Much of the disparity lies with the increase of residential construction versus nonresidential building and heavy and civil engineering construction.

Between 2020 and 2021, employment in residential construction increased by 5.4%, while nonresidential building construction rose by 1.5%, and employment in heavy and civil engineering construction actually declined 3.8%.

Compared to February 2020 (pre-pandemic), construction employment through April is ahead by 3,165 workers, with building construction employment up by 1,743 and specialty trades contractors’ employment increasing by 4,148.

Heavy and civil engineering construction

What is heavy and civil engineering construction? Think water and sewers, pipeline, and power and communication systems, not to mention roads and bridges, and you have a pretty good idea of the types of construction that fall into this category.

Employment in heavy and civil engineering construction is actually down by -2,726 compared to its pre-pandemic levels.

Imbalances will lead to problems

The imbalances in the recovery of the construction sector point to trends as well as future problems.

The trend in constructing residential versus nonresidential buildings can be partly explained by the work-from-home trend as fewer workers on-site means less need for commercial office space.

Unfortunately, the trend in residential construction without the corresponding increase in water, sewer, and other types of heavy construction, such as roads, means that residents of these newly occupied family dwellings will find themselves with inadequate infrastructure to support their living.

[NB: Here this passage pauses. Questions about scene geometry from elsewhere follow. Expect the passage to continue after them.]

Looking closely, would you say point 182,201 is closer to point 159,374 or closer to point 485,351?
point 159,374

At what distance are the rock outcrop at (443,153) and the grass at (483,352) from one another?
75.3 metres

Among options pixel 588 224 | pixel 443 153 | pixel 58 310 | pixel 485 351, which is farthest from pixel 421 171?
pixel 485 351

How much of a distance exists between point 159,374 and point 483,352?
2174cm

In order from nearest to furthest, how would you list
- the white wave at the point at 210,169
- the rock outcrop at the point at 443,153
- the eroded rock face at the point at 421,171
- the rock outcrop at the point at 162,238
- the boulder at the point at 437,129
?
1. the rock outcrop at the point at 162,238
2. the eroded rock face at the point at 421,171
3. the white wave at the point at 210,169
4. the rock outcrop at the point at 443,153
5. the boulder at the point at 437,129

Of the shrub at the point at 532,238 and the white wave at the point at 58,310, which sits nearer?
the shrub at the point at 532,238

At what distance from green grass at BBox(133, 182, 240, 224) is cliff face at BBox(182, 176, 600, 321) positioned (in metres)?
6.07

As a result, more crowded roads, decaying bridges, inadequate water systems, etc., look to frustrate residents.

Since most heavy construction is publicly funded through taxes, the solution depends on the willingness of taxpayers to increase taxes on themselves. Short of increased taxes to fund public improvements, Georgians will find themselves complaining about the situation while unwilling to take the necessary steps towards improving it.